Resolution Minimum Maximum Total Values
8 bits 0 255 256
10 bits 0 1023 1024
12 bits 0 4095 4096
16 bits 0 65535 65536

## Code model

If we could represent an ADC as code (with a resolution of 10 bits and a Vref of 3.3), it would work like this:

``````let pinVoltage = 0
let adc = Math.round(Math.map(pinVoltage, 0, 3.3, 0, 1023))``````

## Experiment: Simulate an Analog-to-Digital converter

Pretend that you’ve created a 3 bit analog-to-digital converter (ADC). This means that you can measure input values from `0` to `7` relative to the voltage reference (Vref) which is 3.3 v on your board. Generate a sawtooth signal and read it as input to your 3 bit ADC. The sawtooth signal increases in voltage by `0.1` volts every `100` milliseconds until it reaches `3.3` volts. The signal then drops back to `0` and repeats.
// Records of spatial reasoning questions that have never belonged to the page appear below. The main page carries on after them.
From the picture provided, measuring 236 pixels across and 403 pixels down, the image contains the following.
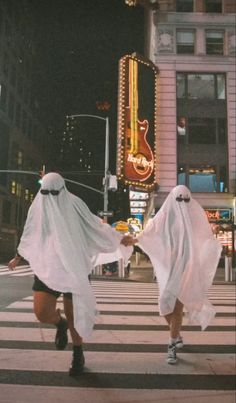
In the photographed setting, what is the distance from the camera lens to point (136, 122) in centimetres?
2964

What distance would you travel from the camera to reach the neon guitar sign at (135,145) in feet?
95.8

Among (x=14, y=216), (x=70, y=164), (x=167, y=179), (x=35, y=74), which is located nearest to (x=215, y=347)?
(x=167, y=179)

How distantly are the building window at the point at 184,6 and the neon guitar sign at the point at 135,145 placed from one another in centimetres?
708

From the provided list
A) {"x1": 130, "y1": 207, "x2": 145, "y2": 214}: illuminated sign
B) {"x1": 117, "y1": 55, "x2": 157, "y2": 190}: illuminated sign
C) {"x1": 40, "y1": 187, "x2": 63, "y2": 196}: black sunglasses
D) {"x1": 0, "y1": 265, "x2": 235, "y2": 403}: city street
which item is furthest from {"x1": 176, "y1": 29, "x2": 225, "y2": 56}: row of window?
{"x1": 40, "y1": 187, "x2": 63, "y2": 196}: black sunglasses

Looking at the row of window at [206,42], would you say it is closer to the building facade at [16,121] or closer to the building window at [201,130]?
the building window at [201,130]

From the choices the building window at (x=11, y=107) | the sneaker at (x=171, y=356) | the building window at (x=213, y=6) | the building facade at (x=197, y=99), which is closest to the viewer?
the sneaker at (x=171, y=356)

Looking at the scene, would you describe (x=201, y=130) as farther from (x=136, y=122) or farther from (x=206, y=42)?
(x=206, y=42)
Setup: Copy the following code into the editor.

``````let sawtooth = 0
forever(function () {
if (sawtooth >= 3.3) {
sawtooth = 0
} else {
sawtooth += 0.1
}
console.logValue("saw", sawtooth)
pause(100)
})
forever(function () {
console.logValue("saw-sample", Math.round(Math.map(sawtooth, 0, 3.3, 0, 7)))
pause(25)
})``````

Test: Run the code and switch to the data view to see the console output in the chart. Result: The first graph in the chart shows a smooth sawtooth input signal. The second graph plots only 1 of 8 values for any single input sample from the first chart. This is because the simulated ADC only has a 3 bit resolution which gives it a range of `0` - `7`.